An open letter signed by 18 organisations and individuals raises concerns that the legacy bill proposed in the recent Queen’s Speech “departs unilaterally from an existing agreement with the Irish government and local political parties”.
The government has promised legislation to “address the legacy of the past”, but has yet to announce the detail of the legislation. Media reports based on unnamed sources suggest that it could include an end to criminal prosecutions and inquests.
The open letter calls on the government to commit itself to the legacy processes in the 2014 Stormont House Agreement (SHA), which were reaffirmed in the 2020 New Decade, New Approach (NDNA) agreement.
Its signatories include the Committee on the Administration of Justice (CAJ), the Pat Finucane Centre, Amnesty International UK, Justice for the Forgotten (JFF), Rights and Security International and the Bloody Sunday Trust.
Solicitors Peter Madden and Fearghal Shiels of Madden & Finucane Solicitors, Niall Murphy and Kevin Winters of KRW LAW LLP, John Finucane of Finucane Toner Solicitors, Patricia Coyle and Nichola Harte of Hate Coyle Collins Solicitors and Padraig Ó Muirigh of Ó Muirigh Solicitors have also signed the letter.
It states: “The current British government committed in the [NDNA] agreement that restored the collapsed NI power-sharing institutions to legislating for the SHA ‘within 100 days’.
“Only two months later, in March 2020, the UK government unilaterally announced it was reneging on the SHA and intended to create instead an unclear ‘fast-track’ process of desk-based reviews.
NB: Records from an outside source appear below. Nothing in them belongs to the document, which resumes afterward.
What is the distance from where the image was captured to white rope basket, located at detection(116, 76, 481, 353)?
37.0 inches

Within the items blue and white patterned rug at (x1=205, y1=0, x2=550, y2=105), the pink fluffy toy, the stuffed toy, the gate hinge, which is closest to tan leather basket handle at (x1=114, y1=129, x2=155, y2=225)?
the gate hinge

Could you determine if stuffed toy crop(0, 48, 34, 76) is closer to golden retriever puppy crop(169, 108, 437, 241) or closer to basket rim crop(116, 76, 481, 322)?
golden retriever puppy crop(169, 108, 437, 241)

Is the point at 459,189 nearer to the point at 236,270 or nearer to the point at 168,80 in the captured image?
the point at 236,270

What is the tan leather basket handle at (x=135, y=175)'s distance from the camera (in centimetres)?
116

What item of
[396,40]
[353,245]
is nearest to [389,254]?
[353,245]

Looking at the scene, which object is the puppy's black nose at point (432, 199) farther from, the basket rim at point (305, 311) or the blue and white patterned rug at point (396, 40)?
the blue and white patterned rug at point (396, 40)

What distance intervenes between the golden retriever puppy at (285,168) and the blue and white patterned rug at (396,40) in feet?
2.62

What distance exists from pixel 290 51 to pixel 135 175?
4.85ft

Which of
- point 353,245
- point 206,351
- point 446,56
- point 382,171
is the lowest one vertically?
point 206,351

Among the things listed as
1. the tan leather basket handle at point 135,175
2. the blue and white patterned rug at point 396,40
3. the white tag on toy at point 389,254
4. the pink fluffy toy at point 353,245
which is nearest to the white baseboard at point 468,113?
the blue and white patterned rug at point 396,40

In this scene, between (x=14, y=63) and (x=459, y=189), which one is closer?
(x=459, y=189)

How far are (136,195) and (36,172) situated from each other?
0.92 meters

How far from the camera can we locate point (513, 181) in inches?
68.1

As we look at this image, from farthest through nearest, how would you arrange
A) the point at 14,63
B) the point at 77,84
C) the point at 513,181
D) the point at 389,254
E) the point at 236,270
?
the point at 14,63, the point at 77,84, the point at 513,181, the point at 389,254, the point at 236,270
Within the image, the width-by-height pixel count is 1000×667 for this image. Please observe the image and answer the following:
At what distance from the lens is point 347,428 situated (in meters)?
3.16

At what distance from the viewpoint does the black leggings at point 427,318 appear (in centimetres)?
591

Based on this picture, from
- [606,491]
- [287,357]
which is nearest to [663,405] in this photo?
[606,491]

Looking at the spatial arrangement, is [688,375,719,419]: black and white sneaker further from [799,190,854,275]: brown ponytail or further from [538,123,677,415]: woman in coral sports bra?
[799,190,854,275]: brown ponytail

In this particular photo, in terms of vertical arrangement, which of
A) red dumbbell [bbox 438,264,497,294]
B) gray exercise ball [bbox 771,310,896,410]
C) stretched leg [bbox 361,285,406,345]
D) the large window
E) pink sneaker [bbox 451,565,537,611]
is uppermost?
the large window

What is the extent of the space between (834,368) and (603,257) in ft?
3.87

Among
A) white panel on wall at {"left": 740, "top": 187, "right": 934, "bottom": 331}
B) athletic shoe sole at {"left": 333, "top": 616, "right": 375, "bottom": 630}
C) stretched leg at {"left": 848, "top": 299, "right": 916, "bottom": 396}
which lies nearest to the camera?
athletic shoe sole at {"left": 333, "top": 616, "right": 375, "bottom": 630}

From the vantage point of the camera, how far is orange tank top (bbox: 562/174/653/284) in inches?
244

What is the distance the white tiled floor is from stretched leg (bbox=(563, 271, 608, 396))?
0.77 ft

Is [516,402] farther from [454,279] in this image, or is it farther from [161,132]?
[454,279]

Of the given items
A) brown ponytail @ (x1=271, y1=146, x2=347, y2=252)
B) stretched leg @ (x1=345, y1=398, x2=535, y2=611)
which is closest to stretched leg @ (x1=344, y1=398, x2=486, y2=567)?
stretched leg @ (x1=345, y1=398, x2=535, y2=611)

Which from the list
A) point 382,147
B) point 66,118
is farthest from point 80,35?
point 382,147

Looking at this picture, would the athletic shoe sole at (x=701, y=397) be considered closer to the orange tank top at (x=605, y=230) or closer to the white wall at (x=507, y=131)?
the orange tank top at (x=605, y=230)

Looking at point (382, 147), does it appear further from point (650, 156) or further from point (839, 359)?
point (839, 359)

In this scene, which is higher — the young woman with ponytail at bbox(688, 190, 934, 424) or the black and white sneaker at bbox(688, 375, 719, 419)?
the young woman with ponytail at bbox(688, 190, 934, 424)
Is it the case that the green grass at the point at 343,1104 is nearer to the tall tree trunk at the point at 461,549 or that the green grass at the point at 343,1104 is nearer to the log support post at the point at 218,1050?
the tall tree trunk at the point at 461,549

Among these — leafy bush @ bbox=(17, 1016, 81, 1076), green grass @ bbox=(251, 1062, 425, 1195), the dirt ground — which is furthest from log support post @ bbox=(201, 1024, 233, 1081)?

The express motivation for doing so related to a small number of former soldiers being charged over conflict-related killings.”
It adds: “The British government is, for example, now actively considering halting cases already before the courts and prosecution service, and curtailing legacy inquests.
“These proposals raise serious questions as to the separation of powers, as well as compliance with the structures flowing from the Good Friday Agreement, where justice powers were largely transferred from London to Belfast.
“We are concerned that the new proposals by the British government would breach both international law and the domestic Human Rights Act, deliver impunity, bury truth recovery and fundamentally undermine the rule of law.
“We call on the British government to ensure compliance with the rule of law and their investigative obligations under the Human Rights Act and the ECHR.”